# Document segment start
Thread: My program needs to read from a synchronized html file

  1. #1
    Registered User
    Join Date
    Nov 2005
    Posts
    9

    Cool My program needs to read from a synchronized html file

    Hi everyone. I am trying to write a C program that can check for data on a website. The way I have it planned out is for Windows XP home edition to synchronize the site every hour or so in order that it can tell if anything has been added to the site. However, when I want an offline webpage, it doesn't save in HTML. Instead, it's just like a link to the offline page that my program can't read. So the questions are:

    1. Anyone know how to synchronize HTML files, not "offline web pages" with XP home?
    2. If the above is not possible, then can anyone tell me how or refer me to an online resource that can help me get my C program to update the info itself?

    I've got Bloodshed dev C++ and I plan on making this a command line app if that helps. Thanks a lot.

  2. #2
    carry on JaWiB's Avatar
    Join Date
    Feb 2003
    Location
    Seattle, WA
    Posts
    1,972
    You can probably get the actual file name for the cached page using GetUrlCacheEntryInfo (see the WinINet functions)

    Then you just have to set up a schedule to synchronize the pages, which you can do through internet explorer by right-clicking your favorites item and clicking "make available offline" (that's one way, at least).
    "Think not but that I know these things; or think
    I know them not: not therefore am I short
    Of knowing what I ought."
    -John Milton, Paradise Regained (1671)

    "Work hard and it might happen."
# Document segment end
Instructions for the task:
Copy the forum thread starting with "Hi everyone. I" and going on through "the info itself?", switching "C program" to "Java program" wherever it occurs.
# Data extract start
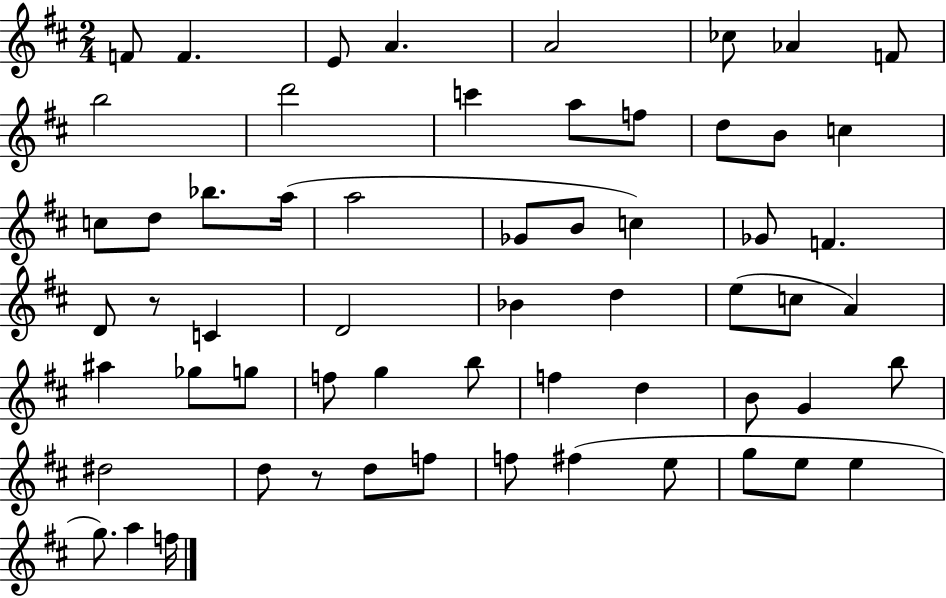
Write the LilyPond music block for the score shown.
# Data extract end
Exercise output:
Hi everyone. I am trying to write a Java program that can check for data on a website. The way I have it planned out is for Windows XP home edition to synchronize the site every hour or so in order that it can tell if anything has been added to the site. However, when I want an offline webpage, it doesn't save in HTML. Instead, it's just like a link to the offline page that my program can't read. So the questions are:

    1. Anyone know how to synchronize HTML files, not "offline web pages" with XP home?
    2. If the above is not possible, then can anyone tell me how or refer me to an online resource that can help me get my Java program to update the info itself?